Nouvelle Région de Recherche et de Sauvetage tunisienne : nos préoccupations humanitaires 
9 août 2024

Un an après la signature d’un accord entre la Tunisie et l’Union européenne, de sérieuses inquiétudes émergent suite à l’établissement, à la mi-juin 2024, d’une nouvelle Région de Recherche et de Sauvetage (région SAR) tunisienne1 

Selon l’Organisation maritime internationale (OMI), une région de recherche et de sauvetage est « un espace aux dimensions définies, associé à un centre de coordination, dans lequel des services de recherche et de sauvetage sont assurés » par un État côtier. Cette définition implique que l’État compétent dans cette zone est responsable de la coordination des activités de recherche et de sauvetage, qui peuvent être menées par différents acteurs opérant dans les eaux internationales, y compris des ONG. SOS MEDITERRANEE craint que l’extension de la région SAR tunisienne ait pour conséquence une augmentation des interceptions de personnes en détresse fuyant la Tunisie, et leur rapatriement par les garde-côtes dans ce pays qui n’est pas un lieu sûr.  

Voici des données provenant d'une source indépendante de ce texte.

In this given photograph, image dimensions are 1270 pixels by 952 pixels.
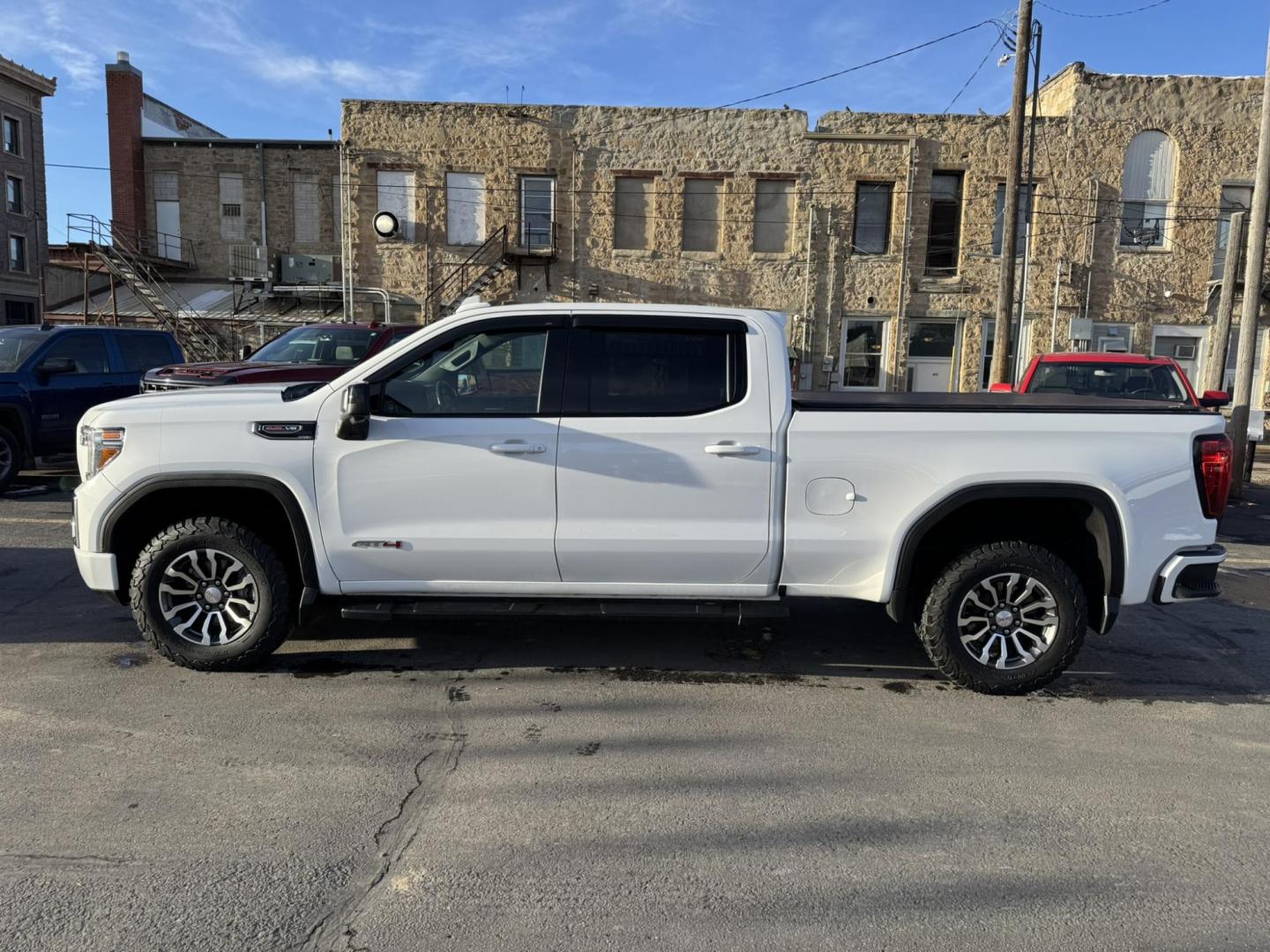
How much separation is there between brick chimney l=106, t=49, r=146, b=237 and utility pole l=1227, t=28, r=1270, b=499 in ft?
92.8

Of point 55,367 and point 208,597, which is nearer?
point 208,597

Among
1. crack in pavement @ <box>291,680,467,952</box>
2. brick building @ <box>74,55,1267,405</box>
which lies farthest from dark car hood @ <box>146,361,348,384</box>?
brick building @ <box>74,55,1267,405</box>

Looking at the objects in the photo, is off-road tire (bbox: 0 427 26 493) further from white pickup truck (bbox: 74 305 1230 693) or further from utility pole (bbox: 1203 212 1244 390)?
utility pole (bbox: 1203 212 1244 390)

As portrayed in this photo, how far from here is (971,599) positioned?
14.5 feet

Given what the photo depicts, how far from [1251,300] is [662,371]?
39.6 feet

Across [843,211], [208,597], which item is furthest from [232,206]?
[208,597]

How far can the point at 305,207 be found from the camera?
2653 cm

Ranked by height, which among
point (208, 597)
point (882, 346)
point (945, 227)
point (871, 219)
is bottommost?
point (208, 597)

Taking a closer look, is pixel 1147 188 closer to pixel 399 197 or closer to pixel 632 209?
pixel 632 209

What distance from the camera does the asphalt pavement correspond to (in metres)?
2.67

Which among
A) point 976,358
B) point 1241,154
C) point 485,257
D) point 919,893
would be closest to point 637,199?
point 485,257

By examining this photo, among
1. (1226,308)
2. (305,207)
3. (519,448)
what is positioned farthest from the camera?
(305,207)

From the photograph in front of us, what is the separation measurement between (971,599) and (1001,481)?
647 millimetres

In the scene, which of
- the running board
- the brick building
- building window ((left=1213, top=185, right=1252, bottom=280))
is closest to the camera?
the running board
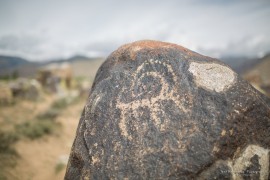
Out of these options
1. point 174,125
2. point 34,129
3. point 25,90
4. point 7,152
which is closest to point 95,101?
point 174,125

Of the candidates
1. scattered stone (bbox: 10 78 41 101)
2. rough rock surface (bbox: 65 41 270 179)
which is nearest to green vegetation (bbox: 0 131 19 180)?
rough rock surface (bbox: 65 41 270 179)

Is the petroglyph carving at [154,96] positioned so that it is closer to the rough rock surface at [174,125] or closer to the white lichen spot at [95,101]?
the rough rock surface at [174,125]

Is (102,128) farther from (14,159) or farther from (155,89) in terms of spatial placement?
(14,159)

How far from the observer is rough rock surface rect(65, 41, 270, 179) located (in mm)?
2270

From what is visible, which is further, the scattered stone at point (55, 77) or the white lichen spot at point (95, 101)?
the scattered stone at point (55, 77)

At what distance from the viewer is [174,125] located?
94.6 inches

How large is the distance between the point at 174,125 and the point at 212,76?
0.74 meters

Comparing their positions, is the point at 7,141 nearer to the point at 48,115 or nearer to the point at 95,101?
the point at 48,115

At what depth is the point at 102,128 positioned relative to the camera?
2.61 metres

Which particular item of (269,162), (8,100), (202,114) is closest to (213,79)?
(202,114)

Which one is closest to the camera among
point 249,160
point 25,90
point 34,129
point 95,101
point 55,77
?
point 249,160

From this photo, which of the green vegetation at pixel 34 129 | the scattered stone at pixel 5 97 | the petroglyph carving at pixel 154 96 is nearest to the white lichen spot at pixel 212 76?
the petroglyph carving at pixel 154 96

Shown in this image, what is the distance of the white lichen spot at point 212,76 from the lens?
8.37 ft

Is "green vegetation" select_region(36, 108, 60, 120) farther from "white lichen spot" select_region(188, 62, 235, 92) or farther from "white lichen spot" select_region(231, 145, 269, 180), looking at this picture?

« Une chasse à l’homme » : racisme et xénophobie institutionnalisés 

Cette décision arrive à un moment où des rapports d’organisations internationales sur les droits humains et la presse locale décrivent une détérioration progressive des droits et libertés en Tunisie, tant pour les personnes migrantes que pour les Tunisiens.  

Les personnes d’origine subsaharienne sont particulièrement prises pour cible depuis l’année dernière, suite aux déclarations en février 2023 du Président Saïed qui a dénoncé la présence de « hordes de migrants clandestins » faisant partie d’une « entreprise criminelle » visant à « modifier la composition démographique » de la Tunisie en rompant avec son « caractère arabo-islamique ». Depuis ces annonces, le nombre de demandes de rapatriement volontaire a considérablement augmenté, de même que le nombre de tentatives de départs par la mer.  

Les violences physiques, les vols, les discriminations, les déplacements forcés dans le désert, les arrestations arbitraires et les violences en mer mettant en danger la vie des personnes naufragées, constituent des actes de mauvais traitement et de torture. Les personnes en migration ont, en Tunisie, un accès très restreint à leurs libertés fondamentales et sont victimes de persécutions fréquentes, alimentées par une vague de xénophobie et de discriminations institutionnalisées. Idrissou*, un jeune homme originaire du Bénin secouru par l’Ocean Viking en août dernier, décrit une véritable « chasse à l’homme » contre les personnes subsahariennes, qui l’a conduit à quitter le pays.  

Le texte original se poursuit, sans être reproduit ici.